▶ [What to work on]: Which of the lines below hold the word "States"? Pull each of them out.

Source data
*****
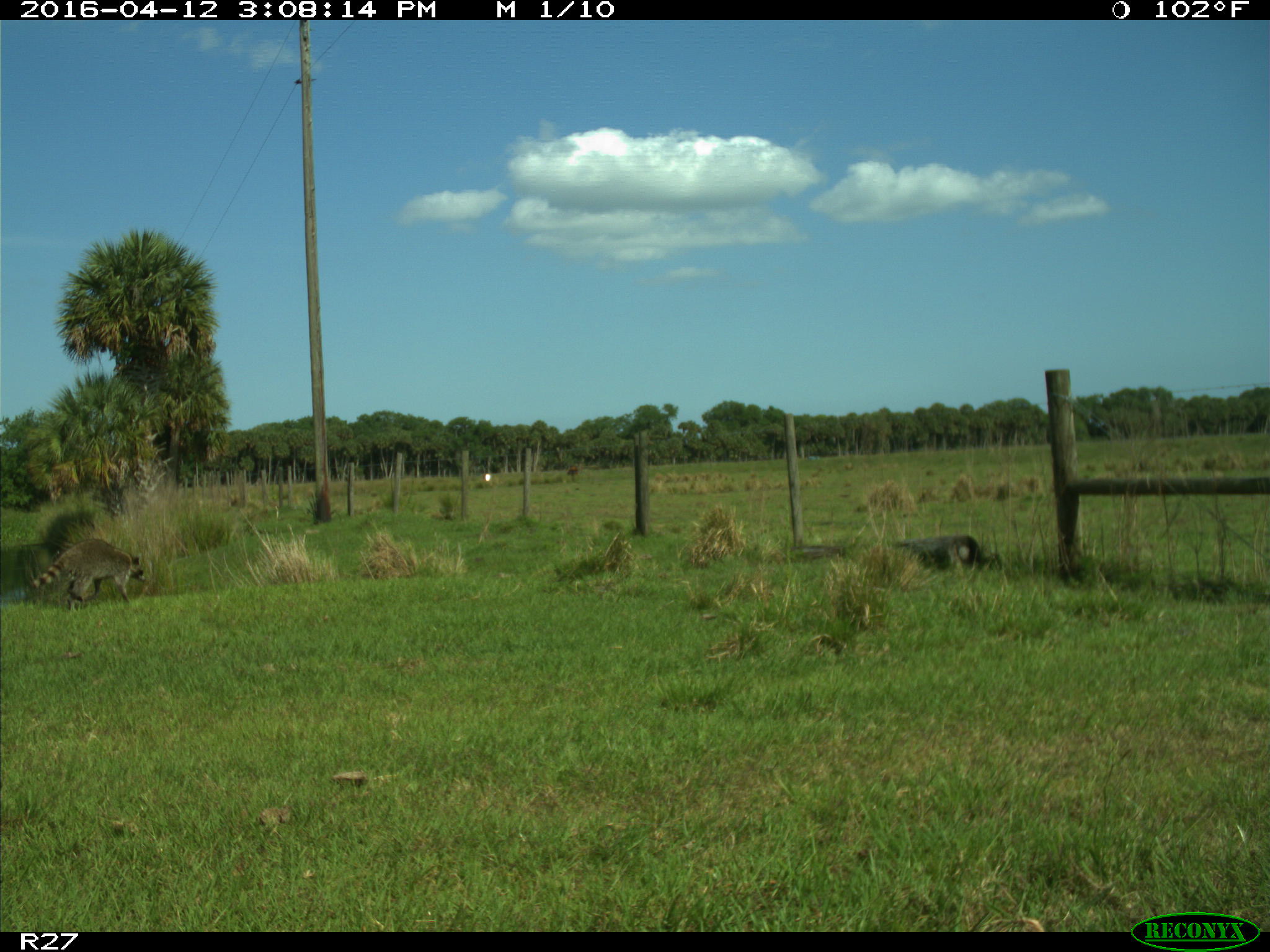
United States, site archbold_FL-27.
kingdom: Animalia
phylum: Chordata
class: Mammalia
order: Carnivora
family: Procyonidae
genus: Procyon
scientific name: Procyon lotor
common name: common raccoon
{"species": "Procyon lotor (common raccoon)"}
*****
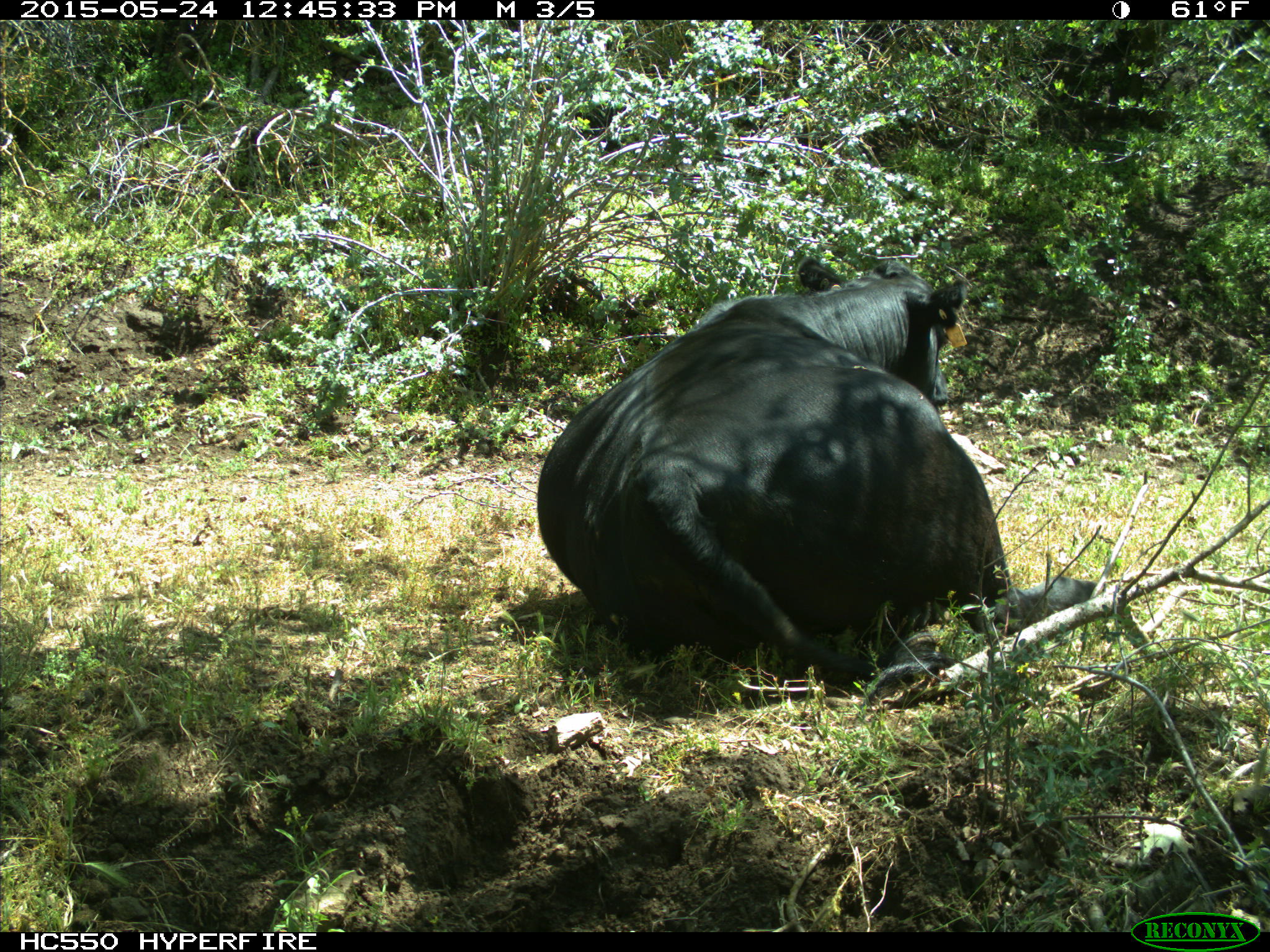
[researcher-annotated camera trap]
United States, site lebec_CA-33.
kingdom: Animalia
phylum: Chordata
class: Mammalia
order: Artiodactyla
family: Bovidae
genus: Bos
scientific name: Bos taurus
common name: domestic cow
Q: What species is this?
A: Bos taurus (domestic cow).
*****
▶ [Task solution]:
United States, site archbold_FL-27.
United States, site lebec_CA-33.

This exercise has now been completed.